In "Blowback" (May 1996), Mary Anne Weaver explained Osama bin Laden's rise
to power as an example of the manner in which the U.S. support for the
Afghan mujahideen-the loose coalition of fighters from all parts of the
Islamic world who doggedly resisted Soviet occupation during the 1980s-has
backfired on the United States. In essence, Weaver wrote, the CIA's training
of the mujahideen allowed for the creation and development of "an informal
network of small, loosely organized underground cells, with support centers
scattered around the world: in the United States, the Persian Gulf
countries, Germany, Switzerland, Scandinavia, Sudan, Pakistan, and
Afghanistan." After describing the enduring relationships forged in this
network-between, among others, the Saudi Arabian bin Laden, the Afghan
leader Gulbaddin Hekmatyar, the blind Egyptian cleric Sheikh Omar
Abdul-Rahman (convicted in 1996 of seditious conspiracy to wage a "war of
urban terrorism against the United States"), and the Palestinian Ramzi Ahmed
Youssef (considered to have been the mastermind of the 1993 terrorist attack
on the World Trade Center)- Weaver noted that such connections, the direct
result of U.S. intervention in Afghanistan more than a decade ago, have led
to the emergence of "a new breed of terrorist" whose energies are directed
against their former sponsors and trainers. The nature of terrorism has
changed, Weaver concluded-today, "E-mail and faxes drive the jihad."

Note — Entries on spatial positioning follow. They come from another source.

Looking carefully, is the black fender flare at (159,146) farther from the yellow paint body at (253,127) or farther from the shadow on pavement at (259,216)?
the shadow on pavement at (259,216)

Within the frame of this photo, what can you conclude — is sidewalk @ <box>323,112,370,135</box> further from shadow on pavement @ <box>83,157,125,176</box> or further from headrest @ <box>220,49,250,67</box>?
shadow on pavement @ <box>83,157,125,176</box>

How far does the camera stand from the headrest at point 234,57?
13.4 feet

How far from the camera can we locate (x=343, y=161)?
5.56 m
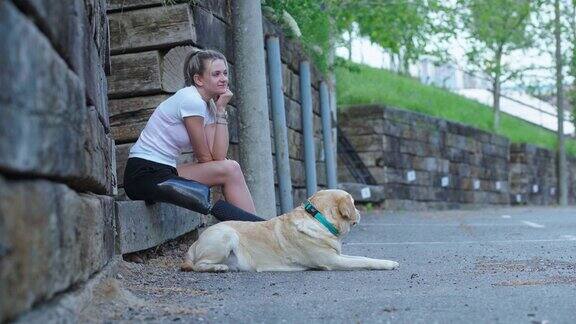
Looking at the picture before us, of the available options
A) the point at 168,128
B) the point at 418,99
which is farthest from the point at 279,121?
the point at 418,99

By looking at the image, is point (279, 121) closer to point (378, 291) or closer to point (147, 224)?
point (147, 224)

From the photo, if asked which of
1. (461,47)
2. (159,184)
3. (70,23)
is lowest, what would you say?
(159,184)

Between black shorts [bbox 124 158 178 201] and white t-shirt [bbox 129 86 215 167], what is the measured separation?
4cm

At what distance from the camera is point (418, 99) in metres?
21.7

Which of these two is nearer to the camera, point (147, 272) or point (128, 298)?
point (128, 298)

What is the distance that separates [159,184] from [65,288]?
112 inches

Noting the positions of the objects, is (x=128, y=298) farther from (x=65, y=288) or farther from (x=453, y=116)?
(x=453, y=116)

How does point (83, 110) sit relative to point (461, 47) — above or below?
below

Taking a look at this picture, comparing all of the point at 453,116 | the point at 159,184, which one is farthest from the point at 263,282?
the point at 453,116

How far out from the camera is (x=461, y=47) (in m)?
24.3

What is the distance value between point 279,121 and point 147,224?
3298mm

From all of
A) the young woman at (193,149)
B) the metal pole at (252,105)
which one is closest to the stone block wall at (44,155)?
the young woman at (193,149)

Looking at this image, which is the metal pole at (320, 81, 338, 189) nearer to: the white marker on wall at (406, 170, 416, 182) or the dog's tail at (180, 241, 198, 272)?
the dog's tail at (180, 241, 198, 272)

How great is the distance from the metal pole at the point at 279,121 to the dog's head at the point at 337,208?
119 inches
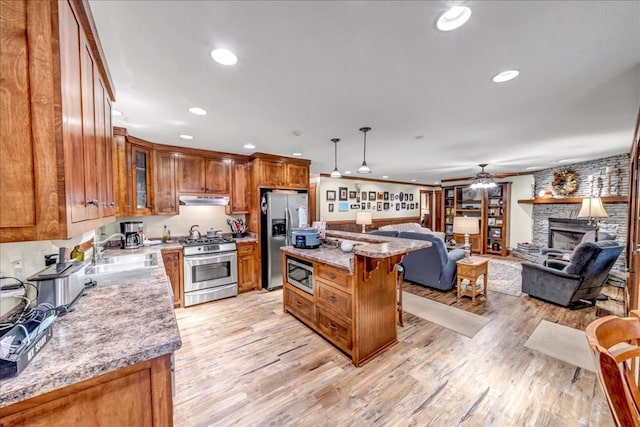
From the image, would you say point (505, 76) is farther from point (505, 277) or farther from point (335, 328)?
point (505, 277)

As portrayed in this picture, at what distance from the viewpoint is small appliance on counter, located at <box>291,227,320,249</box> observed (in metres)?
→ 3.04

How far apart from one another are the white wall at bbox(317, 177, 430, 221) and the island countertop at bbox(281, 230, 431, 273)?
11.4ft

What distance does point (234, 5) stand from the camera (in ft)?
3.71

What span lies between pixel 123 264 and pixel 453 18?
322 centimetres

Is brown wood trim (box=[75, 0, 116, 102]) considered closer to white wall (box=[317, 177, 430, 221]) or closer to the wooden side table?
the wooden side table

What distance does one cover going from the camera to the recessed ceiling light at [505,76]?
5.64ft

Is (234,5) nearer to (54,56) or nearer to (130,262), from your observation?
(54,56)

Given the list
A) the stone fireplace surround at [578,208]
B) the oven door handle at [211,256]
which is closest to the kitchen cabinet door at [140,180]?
the oven door handle at [211,256]

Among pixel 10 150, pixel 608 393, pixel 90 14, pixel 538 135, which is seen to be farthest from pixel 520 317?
pixel 90 14

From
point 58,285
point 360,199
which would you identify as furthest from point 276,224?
point 360,199

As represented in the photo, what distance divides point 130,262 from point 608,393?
131 inches

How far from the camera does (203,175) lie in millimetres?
4012

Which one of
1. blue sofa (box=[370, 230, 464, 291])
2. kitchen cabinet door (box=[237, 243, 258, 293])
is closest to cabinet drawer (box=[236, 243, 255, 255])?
kitchen cabinet door (box=[237, 243, 258, 293])

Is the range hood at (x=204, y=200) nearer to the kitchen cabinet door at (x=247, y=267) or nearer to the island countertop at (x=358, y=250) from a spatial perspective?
the kitchen cabinet door at (x=247, y=267)
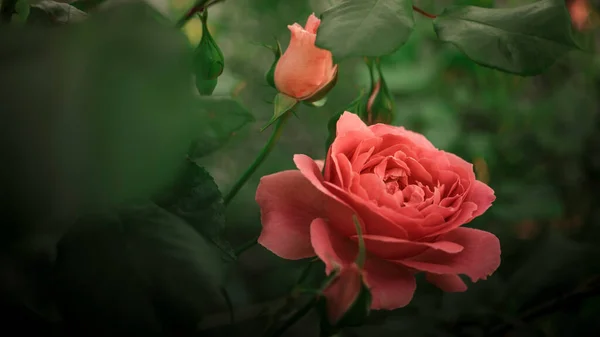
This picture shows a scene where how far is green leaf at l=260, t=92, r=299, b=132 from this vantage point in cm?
34

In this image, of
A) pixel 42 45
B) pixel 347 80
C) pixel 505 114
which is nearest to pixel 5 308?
pixel 42 45

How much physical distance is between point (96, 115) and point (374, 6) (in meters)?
0.15

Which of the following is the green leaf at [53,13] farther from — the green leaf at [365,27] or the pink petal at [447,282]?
the pink petal at [447,282]

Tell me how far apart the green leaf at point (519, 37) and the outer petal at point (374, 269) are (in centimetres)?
12

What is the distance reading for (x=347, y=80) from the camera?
0.77 metres

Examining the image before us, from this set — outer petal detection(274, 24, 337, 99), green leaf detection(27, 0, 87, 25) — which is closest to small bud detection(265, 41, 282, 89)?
outer petal detection(274, 24, 337, 99)

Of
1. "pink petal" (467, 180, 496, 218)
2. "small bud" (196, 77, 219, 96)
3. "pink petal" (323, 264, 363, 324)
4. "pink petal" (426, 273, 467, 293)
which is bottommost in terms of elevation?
"pink petal" (426, 273, 467, 293)

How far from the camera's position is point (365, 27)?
27 centimetres

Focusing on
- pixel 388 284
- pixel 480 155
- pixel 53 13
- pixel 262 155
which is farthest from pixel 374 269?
pixel 480 155

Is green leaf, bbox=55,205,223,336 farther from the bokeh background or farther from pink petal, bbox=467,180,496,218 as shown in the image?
pink petal, bbox=467,180,496,218

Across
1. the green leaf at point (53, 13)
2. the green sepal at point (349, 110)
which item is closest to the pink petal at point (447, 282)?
the green sepal at point (349, 110)

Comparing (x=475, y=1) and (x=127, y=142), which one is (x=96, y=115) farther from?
(x=475, y=1)

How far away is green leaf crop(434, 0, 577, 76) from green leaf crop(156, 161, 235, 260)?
0.16 m

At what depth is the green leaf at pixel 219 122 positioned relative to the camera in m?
0.37
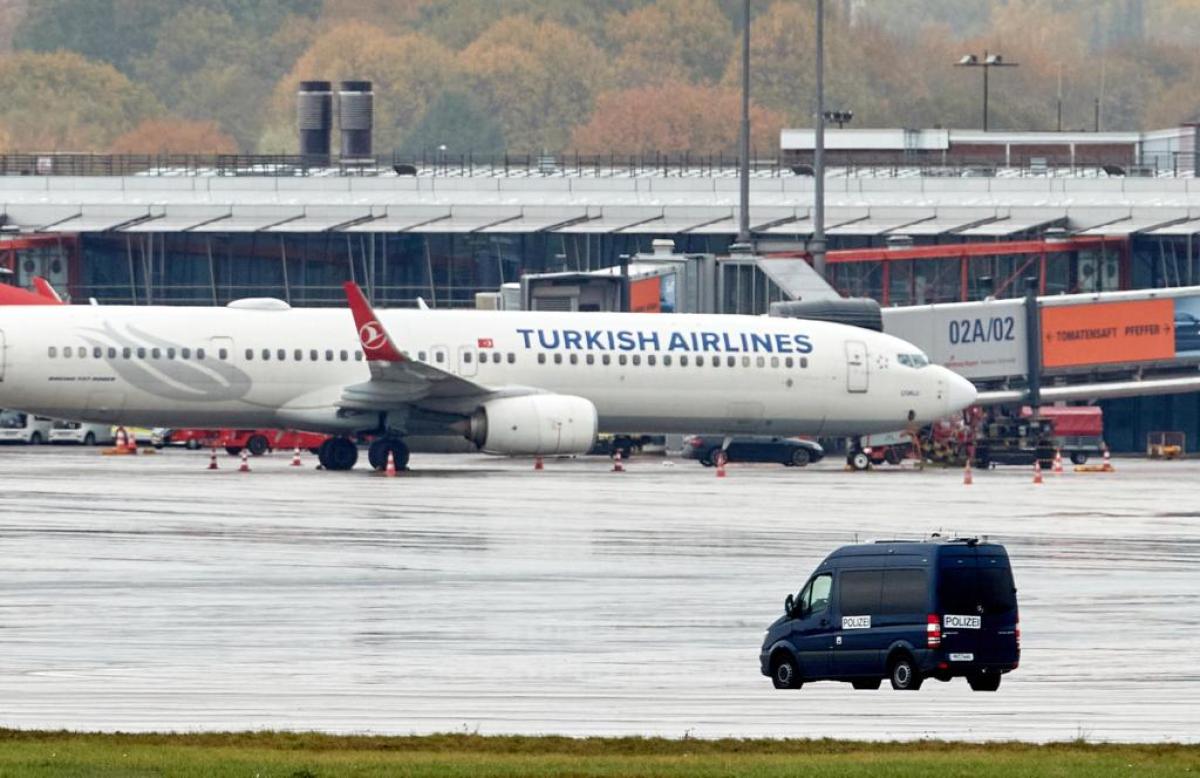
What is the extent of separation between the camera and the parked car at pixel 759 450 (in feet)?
189

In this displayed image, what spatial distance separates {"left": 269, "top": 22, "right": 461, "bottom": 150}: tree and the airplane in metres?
97.2

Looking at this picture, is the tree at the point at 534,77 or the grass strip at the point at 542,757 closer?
the grass strip at the point at 542,757

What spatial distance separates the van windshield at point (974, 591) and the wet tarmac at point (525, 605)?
2.63 feet

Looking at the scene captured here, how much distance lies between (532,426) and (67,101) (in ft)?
332

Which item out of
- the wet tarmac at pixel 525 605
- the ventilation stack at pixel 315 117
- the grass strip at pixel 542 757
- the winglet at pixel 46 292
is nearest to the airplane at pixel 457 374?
the wet tarmac at pixel 525 605

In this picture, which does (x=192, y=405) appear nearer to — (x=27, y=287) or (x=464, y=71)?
(x=27, y=287)

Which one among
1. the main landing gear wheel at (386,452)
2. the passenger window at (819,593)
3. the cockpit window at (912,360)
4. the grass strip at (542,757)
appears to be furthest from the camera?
the cockpit window at (912,360)

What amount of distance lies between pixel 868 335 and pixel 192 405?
16.1m

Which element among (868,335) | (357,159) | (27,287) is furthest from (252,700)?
(357,159)

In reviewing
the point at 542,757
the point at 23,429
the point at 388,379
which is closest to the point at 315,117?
the point at 23,429

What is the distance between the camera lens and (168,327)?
51.1 metres

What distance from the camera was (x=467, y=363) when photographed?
5256 centimetres

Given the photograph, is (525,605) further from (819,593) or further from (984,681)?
(984,681)

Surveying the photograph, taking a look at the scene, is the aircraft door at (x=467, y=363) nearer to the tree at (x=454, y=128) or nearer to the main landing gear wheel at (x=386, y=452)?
the main landing gear wheel at (x=386, y=452)
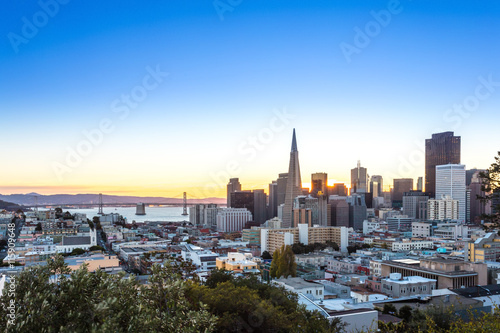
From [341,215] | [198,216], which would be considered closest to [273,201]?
[198,216]

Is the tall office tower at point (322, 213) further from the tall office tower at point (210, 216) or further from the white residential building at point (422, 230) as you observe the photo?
the tall office tower at point (210, 216)

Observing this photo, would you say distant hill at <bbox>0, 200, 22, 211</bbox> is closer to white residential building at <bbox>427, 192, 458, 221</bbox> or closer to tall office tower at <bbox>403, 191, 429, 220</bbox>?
tall office tower at <bbox>403, 191, 429, 220</bbox>

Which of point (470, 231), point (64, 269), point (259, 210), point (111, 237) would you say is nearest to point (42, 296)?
point (64, 269)

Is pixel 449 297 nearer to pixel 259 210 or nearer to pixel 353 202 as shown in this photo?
pixel 353 202

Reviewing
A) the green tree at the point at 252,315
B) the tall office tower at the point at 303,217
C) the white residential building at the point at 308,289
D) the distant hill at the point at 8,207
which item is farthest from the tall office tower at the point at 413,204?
the distant hill at the point at 8,207

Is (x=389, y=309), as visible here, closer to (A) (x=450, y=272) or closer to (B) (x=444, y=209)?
(A) (x=450, y=272)

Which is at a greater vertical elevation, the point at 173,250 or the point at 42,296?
the point at 42,296
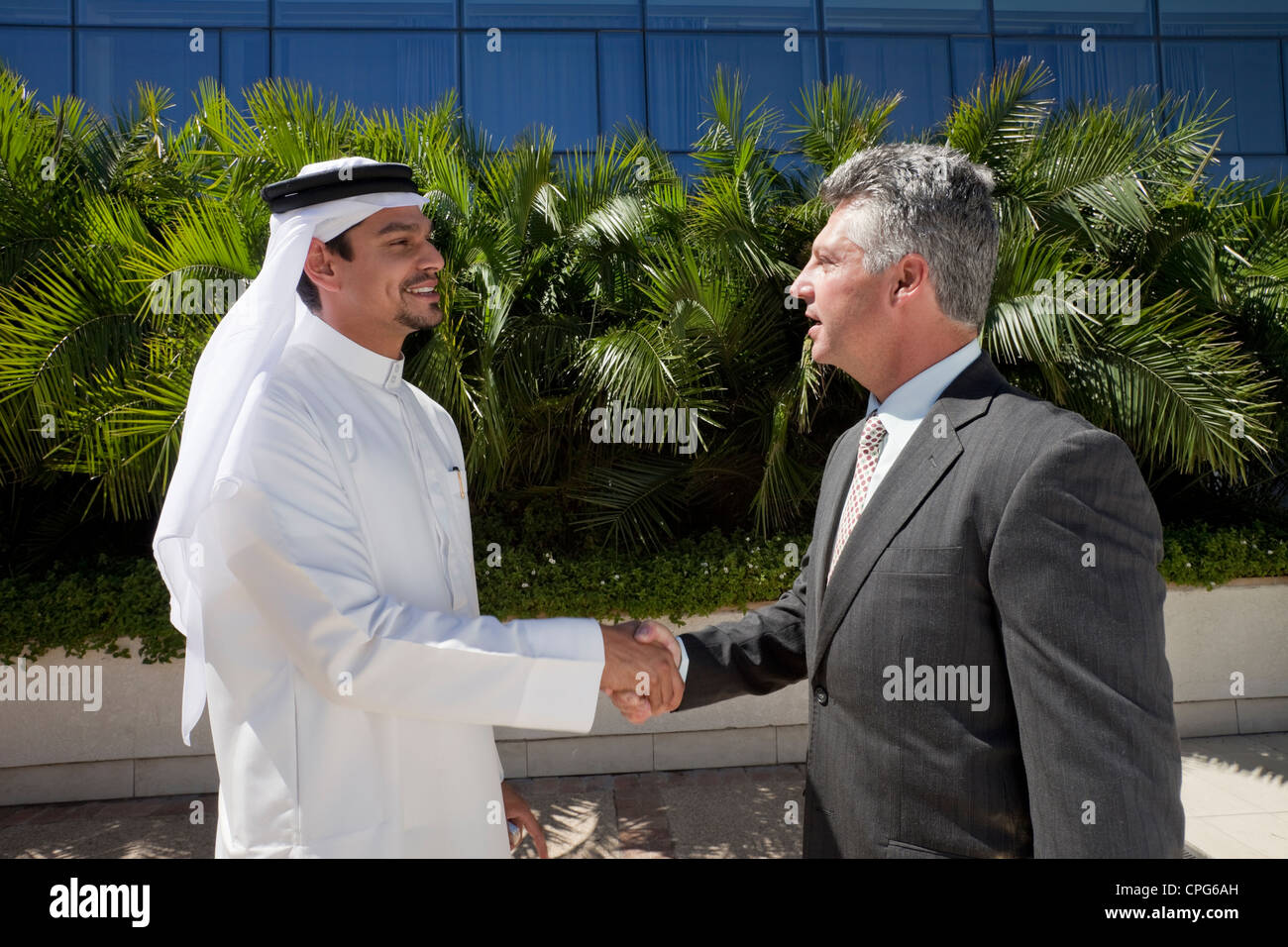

More recently, Robert Kaplan visited the Afghanistan-Pakistan border and, in
"The Lawless Frontier" (September 2000), painted a disturbing picture of a
region dominated by tribalism, ignorance, violence, and rampant religious
fanaticism. The region's fundamentalist religious fervor crystallized in
1994 with the emergence of the Taliban, a militant group devoted to an
extremely inflexible version of Islam. In 1996, the Taliban seized control
of Afghanistan's government, and, as Kaplan observed during his April, 2000,
trip, it now continues to exert a powerful, destabilizing influence on the
border regions of Pakistan.
  The Taliban embody a lethal combination: a primitive tribal creed, a
fierce religious ideology, and the sheer incompetence, naiveté, and cruelty
that are begot by isolation from the outside world and growing up amid war
without parents. They are also an example of globalization, influenced by
imported pan-Islamic ideologies and supported economically by both Osama bin
Laden's worldwide terrorist network (for whom they provide a base) and a
multibillion-dollar smuggling industry in which ships and trucks bring
consumer goods from the wealthy Arabian Gulf emirate of Dubai (less a state
than the world's largest shopping mall) through Iran and Afghanistan and on
to Quetta and Karachi.
In addition, we've included an Atlantic Unbound interview from August, 2000,
in which the Pakistani journalist Ahmed Rashid discussed his book, Taliban:
Militant Islam, Oil and Fundamentalism in Central Asia, and shared insights
gained from his extraordinary access to Afghanistan and its radical Taliban
movement.
  Today, the U.S. has a "get Osama bin Laden policy" but no effective Afghan
policy.... Afghanistan is now a major regional threat not just because the
Taliban are harboring Islamic extremists from more than twenty countries in
the Middle East, South Asia, and Central Asia but also because of the
proliferation of heroin exports, the sales of arms and other weapons, and
the cross-border smuggling which is destroying all the economies in the
region. Afghanistan is a black hole sucking in all its neighbors.